Newgarden appeared to have made a winning move by holding on to McLaughlin while running the red tires in the first stint and running a long stint on them, leaving him on the more durable black tires for the rest of the race while knowing both McLaughlin and the Force still needed red in the future.

Sure enough, Newgarden passed McLaughlin as soon as the latter was in red and was comfortably clear of him after the final pit stops.

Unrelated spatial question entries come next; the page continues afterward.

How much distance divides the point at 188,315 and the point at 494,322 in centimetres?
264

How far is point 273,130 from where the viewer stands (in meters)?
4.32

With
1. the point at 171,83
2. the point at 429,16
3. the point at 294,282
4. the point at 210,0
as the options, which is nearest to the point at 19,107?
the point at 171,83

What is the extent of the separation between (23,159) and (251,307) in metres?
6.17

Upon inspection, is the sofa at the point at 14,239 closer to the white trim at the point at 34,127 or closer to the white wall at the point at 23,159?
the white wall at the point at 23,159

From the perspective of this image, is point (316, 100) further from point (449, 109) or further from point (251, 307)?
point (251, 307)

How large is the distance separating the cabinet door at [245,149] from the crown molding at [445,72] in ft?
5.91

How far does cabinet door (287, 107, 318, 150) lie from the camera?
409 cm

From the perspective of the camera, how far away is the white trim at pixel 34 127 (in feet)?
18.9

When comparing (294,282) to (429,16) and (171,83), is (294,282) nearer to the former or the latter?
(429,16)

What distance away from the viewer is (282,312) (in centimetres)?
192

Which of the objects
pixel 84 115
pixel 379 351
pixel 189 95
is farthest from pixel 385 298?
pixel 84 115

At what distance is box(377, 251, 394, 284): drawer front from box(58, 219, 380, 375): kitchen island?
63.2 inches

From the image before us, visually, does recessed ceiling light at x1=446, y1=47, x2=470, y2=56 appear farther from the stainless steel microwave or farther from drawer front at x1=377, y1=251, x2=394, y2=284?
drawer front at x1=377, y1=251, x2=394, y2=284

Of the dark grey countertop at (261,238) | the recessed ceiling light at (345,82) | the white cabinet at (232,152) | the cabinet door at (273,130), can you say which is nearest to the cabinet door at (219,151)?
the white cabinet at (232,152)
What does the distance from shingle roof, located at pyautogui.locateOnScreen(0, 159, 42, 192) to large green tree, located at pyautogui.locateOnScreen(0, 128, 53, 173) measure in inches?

But Power also got a great life out of his red team when he ran them on his penultimate stint, staying out a lap longer than Newgarden and jumping straight into the lead, before rejecting Newgarden's attempted re-pass and pulling away to win by three seconds, with Newgarden doing so. He then did his best to express that he was a proud team player with the 1-2-3 for Penske and that he was very sad that he didn't stay out as long as Bauer when he could have and he made sure he was a “1” not a “2” in this Formation.

McLaughlin finished another five seconds behind Newgarden in third.

Champion Alex Palou took fourth for Ganassi, unable to match Penske's pace today but comfortable ahead of Kirkwood and a recovering Herta.

Romain Grosjean drove a fighting race from 14th on the grid to finish seventh, his best result to date for the new Juncos Hollinger team and a welcome piece of positive press for a team whose week was dominated by the fallout from the abuse directed at Theo Bourchier by aggrieved fans of the regular Juncos driver. Agustin Canapino after the Detroit accident. Canabino sat at Road America, where his replacement Nolan Siegel finished 23rd.

McLaren's best driver in eighth was Pato O'Ward, who lamented having to drive onto the grass to avoid the spinning cars at the start, and was stuck with an alternative strategy after that.